You can see in the video above (19:50 begins the offending part) that the guy doing it clearly had turbo on to get through (I do not have a turbo controller) and even he gets hit, and that's with a rather low turnout of those mummy things on the 2nd part (I've had nearly 2x as many in some attempts, as it is randomized). I actually DID manage to get past this bit once, but then there's another goddamn "jump the arrows" sequence followed by a "jump in between the fireballs" part that did me in. I was one measly jump away from getting to the final boss (which, per this video, has a spot where you can apparently stand and never get hit!) but after failing yet again I didn't have the heart to go through the level again. I accepted defeat and watched the hilariously overlong text ending on the walkthrough video (it's how/why I found it in the first place - there's nothing in the game that would require you to seek assistance), figuring I came close enough. Besides, there are no Achievement points on the Sega Genesis, so I could just SAY I beat it and who'd know the difference anyway?

So it's a pretty generic side-scroller, one that can be completed in a little over 20 minutes, time that's never used for a single interesting idea or gameplay mechanic (beyond the HP vs lives thing). And it barely even functions as an adaptation of a movie - why you assume the role of Harker for the entire game instead of Van Helsing** is anyone's guess, and none of the other characters show up - no 16-bit Winona Ryder to enjoy.  Books are used to introduce each level, but they don't offer anything that could be described as a "story", it's just the name of the level (i.e. "The Journey to Civilisation") and nothing else. I'm not even sure if it's established that you're Harker, I'm just assuming since the movie/book starts with him and he is the usual hero (even though, as anyone can tell you, his significance is reduced as the story goes on). 

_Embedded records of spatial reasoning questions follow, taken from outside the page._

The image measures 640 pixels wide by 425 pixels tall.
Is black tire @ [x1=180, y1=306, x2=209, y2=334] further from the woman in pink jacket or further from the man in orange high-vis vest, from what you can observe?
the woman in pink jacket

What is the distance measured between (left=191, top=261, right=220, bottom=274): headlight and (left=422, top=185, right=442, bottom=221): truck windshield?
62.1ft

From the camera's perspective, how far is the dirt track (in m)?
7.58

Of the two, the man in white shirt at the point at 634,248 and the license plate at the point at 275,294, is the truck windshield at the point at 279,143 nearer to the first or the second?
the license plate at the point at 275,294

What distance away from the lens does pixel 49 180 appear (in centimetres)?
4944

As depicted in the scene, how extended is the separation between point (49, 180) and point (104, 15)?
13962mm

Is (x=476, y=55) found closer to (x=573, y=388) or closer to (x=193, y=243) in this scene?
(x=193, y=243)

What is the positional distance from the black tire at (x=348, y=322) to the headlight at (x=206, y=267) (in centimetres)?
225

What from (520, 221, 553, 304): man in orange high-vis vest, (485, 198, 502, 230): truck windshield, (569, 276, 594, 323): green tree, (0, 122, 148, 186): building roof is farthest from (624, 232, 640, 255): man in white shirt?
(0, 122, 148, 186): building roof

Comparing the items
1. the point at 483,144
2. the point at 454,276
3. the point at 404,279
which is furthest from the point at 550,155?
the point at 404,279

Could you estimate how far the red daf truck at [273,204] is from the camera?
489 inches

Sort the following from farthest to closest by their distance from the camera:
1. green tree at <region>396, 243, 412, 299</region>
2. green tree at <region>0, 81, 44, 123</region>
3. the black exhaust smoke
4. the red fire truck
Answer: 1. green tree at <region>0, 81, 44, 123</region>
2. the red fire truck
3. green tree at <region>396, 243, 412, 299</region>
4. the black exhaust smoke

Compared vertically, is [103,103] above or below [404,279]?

The Frankenstein game did a pretty good job of keeping you up to speed with what was going on, but if you hadn't read Stoker's book or seen Coppola's movie you'd probably walk away thinking it was about an acrobat who seeks advice from an immobile man while fighting spiders and zombies (yep) with his trademark sword. Basically, it FEELS like something that was rushed out to meet the theatrical release date, where it should be setting a high bar for such things given that they had almost another year to deliver. Hit detection, control, etc are all fine (my missed jumps were due to my own lack of skill, not their sloppiness), but I'll take some slippery controls if it meant they were hampering an otherwise exciting and novel game. Great music though, I'll give it that much.

Maybe one of the other versions is better, or maybe this is sadly the best of the lot. It seems the Sega CD one is certainly LONGER; 20 minutes seems more in line with an NES game than the 16-bit era usually offered.  Then again, the game is kind of tedious as it is so I doubt extending its runtime with another level or two would make the experience any more satisfying.  While it's more polished overall I am stunned that it's "not as good as" the (not-great) Frankenstein game, however, and since Coppola's movie plays up the tragic romance aspect I can't help but wonder why they didn't just make Dracula the protagonist.  Especially when the game came along so long after the movie - everyone hated Reeves!  Why surround a game on the least-loved character?  Who wouldn't want to see what Gary Oldman's butt-hair looked like in 16-bit graphics?  This one was just a big missed opportunity.

*I know I said that would be the next one, but I guess it's relatively long for such things, and tough - two things that are keeping me at bay given my baby-mandated lack of time to play these things. So I'll try to get to it next, but don't be surprised if it's a ways off, especially when -

** I recently found that a game based on that 2004 piece of shit exists. I may have to make that my next one.